READING TEXT START

Wednesday, March 10

Christmas Cake

Photo of Toky by Munar Kumar (via David). I do not otherwise know Munar but understand that he is a successful hedge fund manager and travels to Japan. His image captures the strangeness of the world's largest metropolitan economy with 35 million people (source: PricewaterhouseCoopers). NYC, by contrast, has 17 million. To put Tokyo's size into perspective, London the largest city in the world from the 18th century to 1952 when Tokyo surpassed us becoming the world's second city with over two million.


My love affair with Japan formed in the second or third grade when we had a wonderful nanny Taka (my mom remained in contact with Taka until recently). Taka was a gentle soul who patiently taught me some Japanese and was always Katie's and my confidant. Then it seemed perfectly normal to have her in our house, though how strange in reality - this was the 1970s, after all, and being a single Japanese woman in America .. unusual. Taka a member of our family and the real gift she gave me was Godzilla. For several years I dreamed of the green, fire breathing lizard and his pals/enemies King Kong, Mothra, Destoroyan and Rodan, who had claws like Alexander McQueen. The movies strictly pulp but how I loved them. Mandatory trips to San Francisco's Japan-town followed where yours truly spent his allowance on Japanese action figures and comics, all words in Japanese, but so what? There were fabulous photographs of dudes dressed up in monster suits doing battle on top of miniature cities which all seemed very real to me. This my Harry Potter or Manchester United moment.

READING TEXT END

PROBLEMS TO WORK ON:
#1 Rewrite the paragraph of the Japan post that begins "My love affair with Japan" as a shorter version that keeps its main facts.
#2 Write a continuation of the Japan post, beginning right after its final sentence.
The lines after this text have nothing to do with the tasks.

LISTED RECORDS START

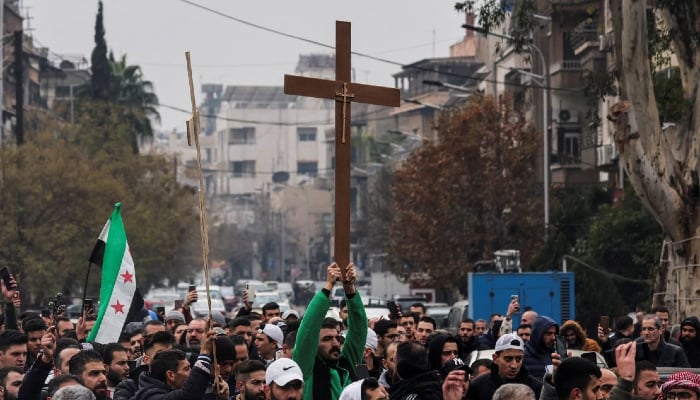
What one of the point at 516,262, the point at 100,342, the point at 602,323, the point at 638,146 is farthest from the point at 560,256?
the point at 100,342

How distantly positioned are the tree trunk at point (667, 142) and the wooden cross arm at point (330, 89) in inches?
525

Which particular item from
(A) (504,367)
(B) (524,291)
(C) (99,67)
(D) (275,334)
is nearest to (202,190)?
(A) (504,367)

LISTED RECORDS END

TASK RESPONSES:
#1 My love of Japan began in the second or third grade with Taka, our nanny. She was a gentle soul who taught me some Japanese and was Katie's and my confidant, and my mom kept in touch with her until recently. A single Japanese woman in an American home in the 1970s was unusual, but she was family. Her real gift to me was Godzilla. For years I dreamed of him and his pals/enemies King Kong, Mothra, Destoroyan and Rodan, and I loved the pulp movies. Trips to San Francisco's Japan-town followed. There I spent my allowance on Japanese action figures and comics with photographs of men in monster suits fighting on top of miniature cities. This was my Harry Potter or Manchester United moment.

#2
I have not visited Japan yet I am fascinated by their culture so one day I will. Most Westerners suggest Tokyo a difficult city for outsiders: no English and citizens unhelpful if not racist. Of course I love Bill Murray's "Lost In Translation" but Tokyo only a hint of the film's intended disorientation; really that was about Scarlett and Bill longing for something, mainly each other. Allow me: final exams, junior year at Brown in springtime. I am studying in a deserted brownstone next to Sayles Hall on the main campus. The hours unusual since, well, cramming. I meet a woman doing the same and we hang out for three days and nights, mostly studying but also talking and smoking and looking inside. Nothing physical but oh, the possibility - yes, to be 20 years old. I never saw her again after that. This is what I think when I see this photo of Tokyo city.

Madeleine knocks on the door. Me: "Who is it?"
Madeleine: "Me!"
Me: "What's the secret password?"
Madeleine: "Let me in."
I open the door for her and Sonnet.
Madeleine: "Can you believe I got it the first guess?"